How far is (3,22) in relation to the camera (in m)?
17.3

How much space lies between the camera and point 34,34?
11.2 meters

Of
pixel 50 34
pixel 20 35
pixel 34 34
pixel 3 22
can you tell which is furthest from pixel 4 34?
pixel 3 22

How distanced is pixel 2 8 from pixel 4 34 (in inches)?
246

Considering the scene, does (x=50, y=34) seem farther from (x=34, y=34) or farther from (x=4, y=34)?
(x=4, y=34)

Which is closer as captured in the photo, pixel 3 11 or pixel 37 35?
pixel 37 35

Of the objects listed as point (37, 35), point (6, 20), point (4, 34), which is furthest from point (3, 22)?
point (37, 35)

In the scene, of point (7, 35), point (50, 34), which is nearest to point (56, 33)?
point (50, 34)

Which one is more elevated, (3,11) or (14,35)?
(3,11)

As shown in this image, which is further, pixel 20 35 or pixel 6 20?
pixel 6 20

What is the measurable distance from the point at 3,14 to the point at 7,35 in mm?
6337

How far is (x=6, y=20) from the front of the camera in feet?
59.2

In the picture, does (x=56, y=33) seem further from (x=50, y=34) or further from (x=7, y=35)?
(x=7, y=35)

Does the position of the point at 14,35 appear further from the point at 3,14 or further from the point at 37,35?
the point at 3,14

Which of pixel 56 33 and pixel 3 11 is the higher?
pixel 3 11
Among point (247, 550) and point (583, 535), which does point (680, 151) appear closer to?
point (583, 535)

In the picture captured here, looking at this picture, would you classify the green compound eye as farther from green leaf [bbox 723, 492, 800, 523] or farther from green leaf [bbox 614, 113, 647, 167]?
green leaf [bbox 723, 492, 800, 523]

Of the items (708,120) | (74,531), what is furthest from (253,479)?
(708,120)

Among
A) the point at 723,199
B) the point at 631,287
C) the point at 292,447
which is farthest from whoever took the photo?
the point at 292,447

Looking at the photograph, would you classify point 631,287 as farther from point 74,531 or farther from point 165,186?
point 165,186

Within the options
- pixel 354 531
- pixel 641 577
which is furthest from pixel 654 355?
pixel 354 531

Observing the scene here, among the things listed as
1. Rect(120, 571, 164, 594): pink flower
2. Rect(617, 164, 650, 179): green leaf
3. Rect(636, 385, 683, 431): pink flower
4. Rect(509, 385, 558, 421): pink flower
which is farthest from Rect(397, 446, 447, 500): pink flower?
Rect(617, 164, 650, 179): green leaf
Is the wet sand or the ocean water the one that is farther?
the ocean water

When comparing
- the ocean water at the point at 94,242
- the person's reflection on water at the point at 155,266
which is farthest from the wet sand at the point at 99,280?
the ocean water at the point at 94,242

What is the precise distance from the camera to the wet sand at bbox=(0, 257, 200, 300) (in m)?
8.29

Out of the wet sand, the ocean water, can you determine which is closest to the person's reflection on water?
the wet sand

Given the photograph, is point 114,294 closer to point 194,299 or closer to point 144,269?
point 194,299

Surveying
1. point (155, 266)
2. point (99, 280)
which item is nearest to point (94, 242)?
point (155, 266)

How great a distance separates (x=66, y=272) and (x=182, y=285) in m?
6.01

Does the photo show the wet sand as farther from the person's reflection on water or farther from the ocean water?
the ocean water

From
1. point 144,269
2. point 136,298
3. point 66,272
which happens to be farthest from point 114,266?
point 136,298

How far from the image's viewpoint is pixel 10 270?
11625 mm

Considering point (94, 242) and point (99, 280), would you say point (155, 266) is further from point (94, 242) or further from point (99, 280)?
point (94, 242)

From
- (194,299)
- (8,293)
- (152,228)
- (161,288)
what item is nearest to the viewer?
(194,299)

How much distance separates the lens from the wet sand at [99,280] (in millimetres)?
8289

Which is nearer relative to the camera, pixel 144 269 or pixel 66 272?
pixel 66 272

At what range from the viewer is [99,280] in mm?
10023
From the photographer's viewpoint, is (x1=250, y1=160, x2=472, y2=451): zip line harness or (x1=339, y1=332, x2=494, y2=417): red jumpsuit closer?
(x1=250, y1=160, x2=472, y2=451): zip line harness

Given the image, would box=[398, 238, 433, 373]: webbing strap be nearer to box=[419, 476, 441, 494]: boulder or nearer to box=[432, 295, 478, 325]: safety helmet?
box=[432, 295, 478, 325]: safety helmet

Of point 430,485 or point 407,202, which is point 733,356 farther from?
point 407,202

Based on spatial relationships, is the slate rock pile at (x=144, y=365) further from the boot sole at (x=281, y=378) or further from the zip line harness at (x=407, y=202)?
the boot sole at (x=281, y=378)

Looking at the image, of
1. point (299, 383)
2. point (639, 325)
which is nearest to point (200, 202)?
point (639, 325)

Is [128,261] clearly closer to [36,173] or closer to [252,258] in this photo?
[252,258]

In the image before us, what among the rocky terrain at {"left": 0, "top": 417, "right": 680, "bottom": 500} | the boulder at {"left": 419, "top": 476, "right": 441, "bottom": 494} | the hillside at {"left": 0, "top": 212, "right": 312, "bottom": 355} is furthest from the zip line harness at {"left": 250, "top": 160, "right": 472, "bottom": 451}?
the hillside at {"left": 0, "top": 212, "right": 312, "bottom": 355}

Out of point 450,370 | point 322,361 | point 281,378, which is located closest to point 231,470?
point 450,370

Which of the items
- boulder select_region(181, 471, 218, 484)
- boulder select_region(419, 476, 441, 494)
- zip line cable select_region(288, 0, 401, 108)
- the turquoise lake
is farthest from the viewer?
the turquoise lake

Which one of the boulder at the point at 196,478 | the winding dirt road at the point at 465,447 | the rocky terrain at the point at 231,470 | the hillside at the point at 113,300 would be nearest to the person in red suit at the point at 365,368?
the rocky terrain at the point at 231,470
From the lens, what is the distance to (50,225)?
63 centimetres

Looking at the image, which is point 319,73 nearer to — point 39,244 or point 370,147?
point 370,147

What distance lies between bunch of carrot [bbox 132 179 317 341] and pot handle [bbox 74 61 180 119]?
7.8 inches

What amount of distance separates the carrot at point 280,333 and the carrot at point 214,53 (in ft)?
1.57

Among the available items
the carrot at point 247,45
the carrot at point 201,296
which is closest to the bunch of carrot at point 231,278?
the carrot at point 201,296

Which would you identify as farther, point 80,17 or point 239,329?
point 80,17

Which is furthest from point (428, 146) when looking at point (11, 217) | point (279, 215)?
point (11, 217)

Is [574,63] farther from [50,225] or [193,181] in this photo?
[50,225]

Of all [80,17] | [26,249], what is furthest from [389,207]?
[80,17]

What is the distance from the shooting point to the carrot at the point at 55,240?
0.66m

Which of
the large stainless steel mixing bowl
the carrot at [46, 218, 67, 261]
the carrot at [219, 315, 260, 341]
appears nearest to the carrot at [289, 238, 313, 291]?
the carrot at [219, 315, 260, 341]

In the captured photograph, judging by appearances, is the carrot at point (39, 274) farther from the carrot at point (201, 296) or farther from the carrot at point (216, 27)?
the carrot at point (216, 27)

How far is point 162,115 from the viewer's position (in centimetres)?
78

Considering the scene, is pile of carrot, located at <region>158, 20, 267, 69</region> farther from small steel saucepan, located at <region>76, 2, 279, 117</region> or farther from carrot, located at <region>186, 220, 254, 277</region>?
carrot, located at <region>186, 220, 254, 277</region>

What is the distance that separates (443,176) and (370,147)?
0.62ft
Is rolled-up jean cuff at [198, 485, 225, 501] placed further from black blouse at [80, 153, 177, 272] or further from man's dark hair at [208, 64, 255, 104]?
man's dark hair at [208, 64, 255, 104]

> [Your objective]: Rewrite all of the data above as a numbered list with one line per item, leaving out the blank lines.

> [Exercise solution]:
1. How far is (3,22) in relation to the camera (in m)?
2. 17.3
3. How much space lies between the camera and point 34,34?
4. 11.2 meters
5. Of
6. pixel 50 34
7. pixel 20 35
8. pixel 34 34
9. pixel 3 22
10. can you tell which is furthest from pixel 4 34?
11. pixel 3 22
12. How distanced is pixel 2 8 from pixel 4 34 (in inches)?
13. 246
14. Considering the scene, does (x=50, y=34) seem farther from (x=34, y=34) or farther from (x=4, y=34)?
15. (x=4, y=34)
16. Which is closer as captured in the photo, pixel 3 11 or pixel 37 35?
17. pixel 37 35
18. Of the objects listed as point (37, 35), point (6, 20), point (4, 34), which is furthest from point (3, 22)?
19. point (37, 35)
20. In the scene, of point (7, 35), point (50, 34), which is nearest to point (56, 33)?
21. point (50, 34)
22. Which one is more elevated, (3,11) or (14,35)?
23. (3,11)
24. As shown in this image, which is further, pixel 20 35 or pixel 6 20?
25. pixel 6 20
26. What is the measurable distance from the point at 3,14 to the point at 7,35 in mm?
27. 6337
28. How far is (x=6, y=20) from the front of the camera in feet?
29. 59.2
30. In the picture, does (x=56, y=33) seem further from (x=50, y=34) or further from (x=7, y=35)?
31. (x=7, y=35)
32. Does the position of the point at 14,35 appear further from the point at 3,14 or further from the point at 37,35?
33. the point at 3,14
34. Which of pixel 56 33 and pixel 3 11 is the higher?
35. pixel 3 11
36. Among point (247, 550) and point (583, 535), which does point (680, 151) appear closer to?
37. point (583, 535)
38. In the picture captured here, looking at this picture, would you classify the green compound eye as farther from green leaf [bbox 723, 492, 800, 523] or farther from green leaf [bbox 614, 113, 647, 167]?
39. green leaf [bbox 723, 492, 800, 523]
40. Of the items (708,120) | (74,531), what is furthest from (253,479)?
41. (708,120)
42. Among
43. A) the point at 723,199
44. B) the point at 631,287
45. C) the point at 292,447
46. which is farthest from whoever took the photo?
47. the point at 292,447
48. Looking at the photograph, would you classify point 631,287 as farther from point 74,531 or farther from point 165,186?
49. point 165,186
50. Within the options
51. - pixel 354 531
52. - pixel 641 577
53. which is furthest from pixel 654 355?
54. pixel 354 531
55. Observing the scene here, among the things listed as
56. 1. Rect(120, 571, 164, 594): pink flower
57. 2. Rect(617, 164, 650, 179): green leaf
58. 3. Rect(636, 385, 683, 431): pink flower
59. 4. Rect(509, 385, 558, 421): pink flower
60. which is farthest from Rect(397, 446, 447, 500): pink flower?
61. Rect(617, 164, 650, 179): green leaf
62. Is the wet sand or the ocean water the one that is farther?
63. the ocean water
64. When comparing
65. - the ocean water at the point at 94,242
66. - the person's reflection on water at the point at 155,266
67. which is farthest from the wet sand at the point at 99,280?
68. the ocean water at the point at 94,242
69. What is the precise distance from the camera to the wet sand at bbox=(0, 257, 200, 300) (in m)?
70. 8.29
71. Out of the wet sand, the ocean water, can you determine which is closest to the person's reflection on water?
72. the wet sand
73. Given the photograph, is point 114,294 closer to point 194,299 or closer to point 144,269?
74. point 194,299
75. Surveying
76. 1. point (155, 266)
77. 2. point (99, 280)
78. which item is nearest to point (94, 242)?
79. point (155, 266)
80. How great a distance separates (x=66, y=272) and (x=182, y=285) in m?
81. 6.01
82. Does the photo show the wet sand as farther from the person's reflection on water or farther from the ocean water?
83. the ocean water
84. From
85. 1. point 144,269
86. 2. point 136,298
87. 3. point 66,272
88. which happens to be farthest from point 114,266?
89. point 136,298
90. How far from the image's viewpoint is pixel 10 270?
91. 11625 mm
92. Considering point (94, 242) and point (99, 280), would you say point (155, 266) is further from point (94, 242) or further from point (99, 280)?
93. point (94, 242)
94. From
95. - (194,299)
96. - (8,293)
97. - (152,228)
98. - (161,288)
99. what item is nearest to the viewer?
100. (194,299)
101. How much distance separates the lens from the wet sand at [99,280] (in millimetres)?
102. 8289
103. Which is nearer relative to the camera, pixel 144 269 or pixel 66 272?
104. pixel 66 272
105. At what range from the viewer is [99,280] in mm?
106. 10023
107. From the photographer's viewpoint, is (x1=250, y1=160, x2=472, y2=451): zip line harness or (x1=339, y1=332, x2=494, y2=417): red jumpsuit closer?
108. (x1=250, y1=160, x2=472, y2=451): zip line harness
109. Given the image, would box=[398, 238, 433, 373]: webbing strap be nearer to box=[419, 476, 441, 494]: boulder or nearer to box=[432, 295, 478, 325]: safety helmet?
110. box=[432, 295, 478, 325]: safety helmet
111. Of point 430,485 or point 407,202, which is point 733,356 farther from?
112. point 407,202
113. Based on spatial relationships, is the slate rock pile at (x=144, y=365) further from the boot sole at (x=281, y=378) or further from the zip line harness at (x=407, y=202)?
114. the boot sole at (x=281, y=378)
115. Looking at the image, of
116. 1. point (299, 383)
117. 2. point (639, 325)
118. which is nearest to point (200, 202)?
119. point (639, 325)
120. Is [128,261] clearly closer to [36,173] or closer to [252,258] in this photo?
121. [252,258]
122. In the image before us, what among the rocky terrain at {"left": 0, "top": 417, "right": 680, "bottom": 500} | the boulder at {"left": 419, "top": 476, "right": 441, "bottom": 494} | the hillside at {"left": 0, "top": 212, "right": 312, "bottom": 355} is furthest from the zip line harness at {"left": 250, "top": 160, "right": 472, "bottom": 451}?
123. the hillside at {"left": 0, "top": 212, "right": 312, "bottom": 355}
124. Out of point 450,370 | point 322,361 | point 281,378, which is located closest to point 231,470?
125. point 450,370
126. Which of the items
127. - boulder select_region(181, 471, 218, 484)
128. - boulder select_region(419, 476, 441, 494)
129. - zip line cable select_region(288, 0, 401, 108)
130. - the turquoise lake
131. is farthest from the viewer?
132. the turquoise lake
133. Which one of the boulder at the point at 196,478 | the winding dirt road at the point at 465,447 | the rocky terrain at the point at 231,470 | the hillside at the point at 113,300 would be nearest to the person in red suit at the point at 365,368?
134. the rocky terrain at the point at 231,470
135. From the lens, what is the distance to (50,225)?
136. 63 centimetres
137. Looking at the image, which is point 319,73 nearer to — point 39,244 or point 370,147?
138. point 370,147
139. What distance lies between bunch of carrot [bbox 132 179 317 341] and pot handle [bbox 74 61 180 119]?
140. 7.8 inches
141. What amount of distance separates the carrot at point 280,333 and the carrot at point 214,53 (in ft)?
142. 1.57
143. Among the available items
144. the carrot at point 247,45
145. the carrot at point 201,296
146. which is closest to the bunch of carrot at point 231,278?
147. the carrot at point 201,296
148. Which would you identify as farther, point 80,17 or point 239,329?
149. point 80,17
150. Which is furthest from point (428, 146) when looking at point (11, 217) | point (279, 215)?
151. point (11, 217)
152. Is [574,63] farther from [50,225] or [193,181] in this photo?
153. [50,225]
154. Of all [80,17] | [26,249], what is furthest from [389,207]?
155. [80,17]
156. What is the distance from the shooting point to the carrot at the point at 55,240?
157. 0.66m
158. Which of
159. the large stainless steel mixing bowl
160. the carrot at [46, 218, 67, 261]
161. the carrot at [219, 315, 260, 341]
162. appears nearest to the carrot at [289, 238, 313, 291]?
163. the carrot at [219, 315, 260, 341]
164. In the captured photograph, judging by appearances, is the carrot at point (39, 274) farther from the carrot at point (201, 296) or farther from the carrot at point (216, 27)?
165. the carrot at point (216, 27)
166. How far is point 162,115 from the viewer's position (in centimetres)?
167. 78
168. Considering the scene, is pile of carrot, located at <region>158, 20, 267, 69</region> farther from small steel saucepan, located at <region>76, 2, 279, 117</region> or farther from carrot, located at <region>186, 220, 254, 277</region>?
169. carrot, located at <region>186, 220, 254, 277</region>
170. What is the distance that separates (443,176) and (370,147)?
171. 0.62ft
172. Is rolled-up jean cuff at [198, 485, 225, 501] placed further from black blouse at [80, 153, 177, 272] or further from man's dark hair at [208, 64, 255, 104]?
173. man's dark hair at [208, 64, 255, 104]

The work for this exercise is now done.